Ihre Aufgabe - Von wem hat Jürgen Marschall laut dem nachstehenden Text über sein Leben das Puppenschnitzen gelernt?

Vorliegender Auszug -
# # #

Von der Mutter lernte er das Puppenschnitzen
Jürgen Marschall war in der Augsburger Puppenkiste für neue Charakterfiguren und das Restaurant zuständig. Bis ihm eine heimtückische Erkrankung immer mehr zusetzte. Jetzt ist er mit 62 Jahren gestorben
Seine letzte große Aktion war im ersten Corona-Lockdown ein Fundraising für das Restaurant „Die Kiste“. Mit viel Herzblut und ambitionierten Ideen hatte Jürgen Marschall die Gastronomie seit 2002 nach der Sanierung des Stammsitzes der Augsburger Puppenkiste aufgezogen. Und seinen Spaß hatte er noch an den Folgen der „Kasperligen Weihnacht“, die alle Fans der Puppenkiste darüber hinwegtrösten sollte, dass auf der Bühne in der Spitalgasse auch in der Adventszeit nicht gespielt werden darf. Am Heiligen Abend ist Jürgen Marschall, der ältere Enkel des Gründers der Augsburger Puppenkiste, gestorben. Er wurde 62 Jahre alt und litt seit Längerem an einer heimtückischen Erkrankung. Seinen Humor ließ er sich trotzdem nicht rauben.
Die „Kasperlige Weihnacht 2020“enthält Erinnerungen an die Schnitzkunst von Jürgen Marschall. Den Weihnachtsmann Julebukk und sein Rentier hatte er für die Inszenierung „Als der Weihnachtsmann vom Himmel fiel“geschaffen. Zahlreiche Ausstattungen der Stücke und des Kabaretts kamen aus seiner Hand. Jürgen Marschall hatte das Puppenschnitzen von seiner Mutter Hannelore Marschall-Oehmichen gelernt. Ihre alte Hobelbank stand dann in seiner urigen Kellerwerkstatt unter einem Gewölbe aus rohen Backsteinen. Jürgen saß einst links und Mutter Hannelore rechts. Daran hat er sich gern erinnert. Ihre alten Schnitzmesser hat er auch übernommen, inzwischen sind sie kurzgeschliffen vom vielen Schärfen. Wie viele Gesichter in Holzköpfe haben sie bereits geschnitten? sei jedes Mal wie eine Geburt, erklärte Jürgen Marschall, wenn sich die Konturen einer neuen Marionette immer deutlicher abzeichnen, wenn Mund, Nase und Augen modelliert werden, sobald die Farbe der blank polierten Oberfläche einen blassen Teint verleiht. Noch schlummern sie dann aber wie in einem Kokon. „Sobald die Augen aber drin sind, fangen sie zu leben an“, beobachtete Jürgen Marschall. Sein Handwerk hatte er im Laufe der Jahre immer mehr vervollEs kommnet, damit die Spieler Puppen in die Hand bekommen, die nicht nur charakteristische Züge trugen, sondern sich auch optimal führen ließen. Zu Hause und bei seinen Großeltern Walter und Rose Oehmichen ist der 1958 geborene Jürgen Marschall mit Marionetten aufgewachsen. Allerdings verlor er in seiner Jugend das Interesse am Familienunternehmen, er machte eine Malerlehre, war DJ und hatte mit dem „Katzenstadel“seine eigene Kneipe. Im Nebenjob sprang er seinem drei Jahre jüngeren Bruder Klaus dabei zur Seite, ehe er im Jahr 1991 in die Augsburger Puppenkiste zurückkehrte. Zusammen mit seinem Bruder Klaus („wir haben sehr gut harmoniert“) wurde er Mitinhaber der Puppenkiste. 1998 gestaltete er die Ausstellung zum 50-jährigen Bestehen der Marionettenbühne, die später die Basis fürs Puppenkiste-Museum werden sollte. Der erste Kinofilm „Die Story von Monty Spinnerratz“von 1995 forderte von Jürgen und seiner Mutter eine enorme Produktion von fast 100 neuen Figuren ab. Jürgen Marschall machte sich gern den Spaß, Puppen die Gesichtszüge bekannter Promis zu verpassen. So gleicht in der MozartAdaption von 2005 der Don Giovanni dem Antonio Banderas als verschlagener Frauenheld, Don Pietro ähnelt Curd Jürgens und die rothaarige Donna Elvira sieht aus wie Sophia Loren.

# # #

Gespeicherte Daten -
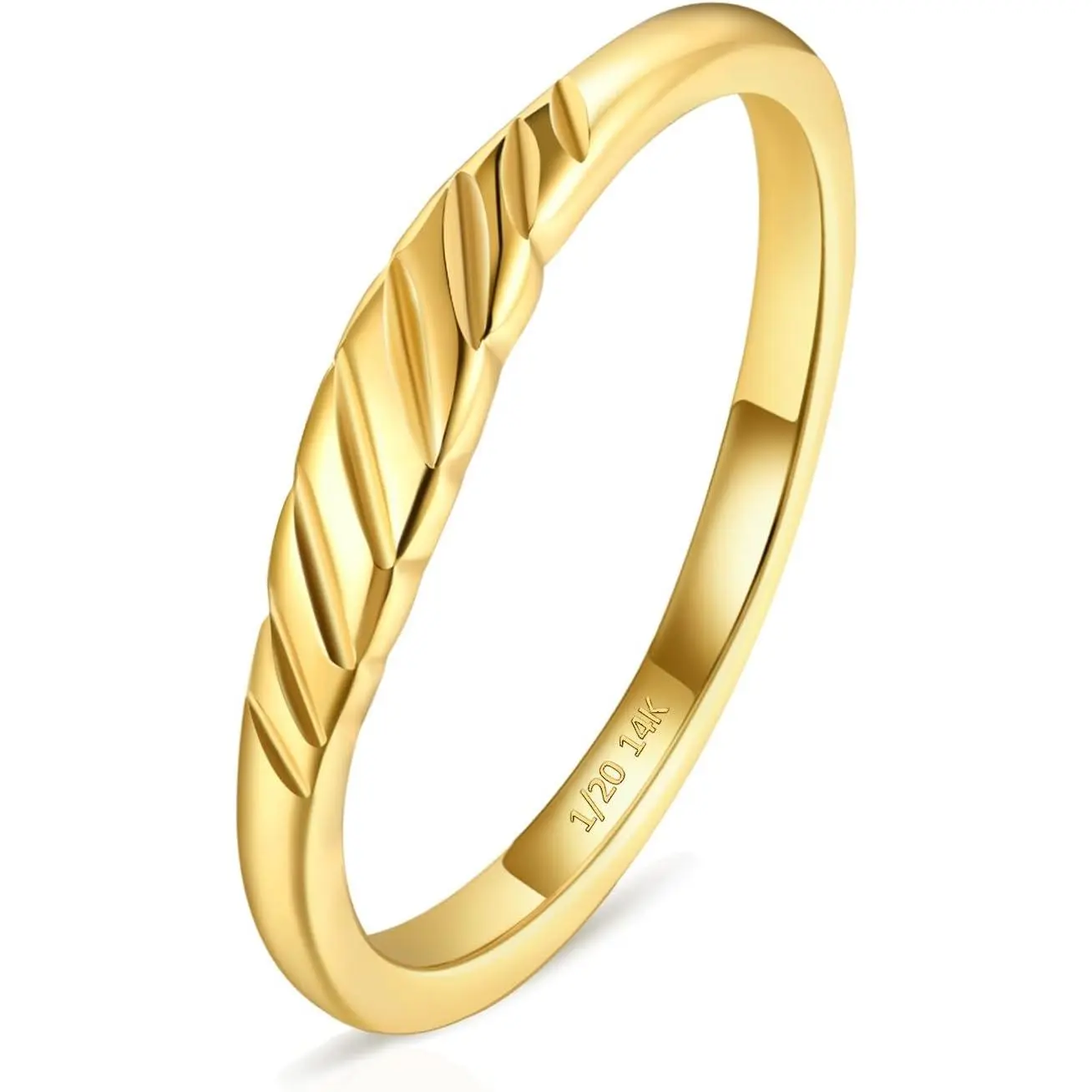1.5mm 14K Gold Filled Slim Signet Rings Thin Croissant Pinky Ring for Women Girls Dainty Gold Twisted Stacking Statement Flat Ribbed Plain Band Comfort Fit Size 4 to 10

# # #

Ihre Antwort - Von seiner Mutter Hannelore Marschall-Oehmichen.